── Records supplied ──
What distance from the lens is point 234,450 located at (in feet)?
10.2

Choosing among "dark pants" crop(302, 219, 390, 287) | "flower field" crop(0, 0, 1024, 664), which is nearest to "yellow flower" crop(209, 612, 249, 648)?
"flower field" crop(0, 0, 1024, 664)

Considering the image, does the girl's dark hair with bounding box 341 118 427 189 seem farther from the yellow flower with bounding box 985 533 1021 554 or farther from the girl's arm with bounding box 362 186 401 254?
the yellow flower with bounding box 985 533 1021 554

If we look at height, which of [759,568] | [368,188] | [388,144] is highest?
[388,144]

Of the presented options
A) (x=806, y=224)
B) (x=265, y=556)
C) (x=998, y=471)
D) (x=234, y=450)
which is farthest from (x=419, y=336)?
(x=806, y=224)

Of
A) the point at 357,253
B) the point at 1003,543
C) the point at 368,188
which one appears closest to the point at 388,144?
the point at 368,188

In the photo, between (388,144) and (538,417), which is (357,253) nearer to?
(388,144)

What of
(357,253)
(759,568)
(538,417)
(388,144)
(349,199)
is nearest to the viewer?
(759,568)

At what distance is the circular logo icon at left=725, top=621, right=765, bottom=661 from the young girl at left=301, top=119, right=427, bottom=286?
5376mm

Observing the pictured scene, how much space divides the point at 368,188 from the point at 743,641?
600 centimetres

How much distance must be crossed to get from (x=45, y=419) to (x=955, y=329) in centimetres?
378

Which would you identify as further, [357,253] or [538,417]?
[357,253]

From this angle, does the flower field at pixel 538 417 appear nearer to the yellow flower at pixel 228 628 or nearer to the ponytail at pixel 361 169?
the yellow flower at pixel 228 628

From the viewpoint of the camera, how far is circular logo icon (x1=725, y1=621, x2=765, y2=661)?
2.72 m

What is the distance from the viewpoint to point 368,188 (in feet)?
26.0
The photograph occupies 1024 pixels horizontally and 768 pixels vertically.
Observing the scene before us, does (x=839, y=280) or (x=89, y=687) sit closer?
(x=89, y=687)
───
* **What is required**
Copy the records verbatim, starting at the line that contains "From this angle, does" and ending at the last line of the records.

* **Solution for this exercise**
From this angle, does the flower field at pixel 538 417 appear nearer to the yellow flower at pixel 228 628 or nearer to the ponytail at pixel 361 169?
the yellow flower at pixel 228 628

From the viewpoint of the camera, how far is circular logo icon (x1=725, y1=621, x2=765, y2=661)?
2.72 m

What is the distance from the viewpoint to point 368,188 (in feet)?
26.0
The photograph occupies 1024 pixels horizontally and 768 pixels vertically.
Observing the scene before us, does (x=839, y=280) or (x=89, y=687) sit closer?
(x=89, y=687)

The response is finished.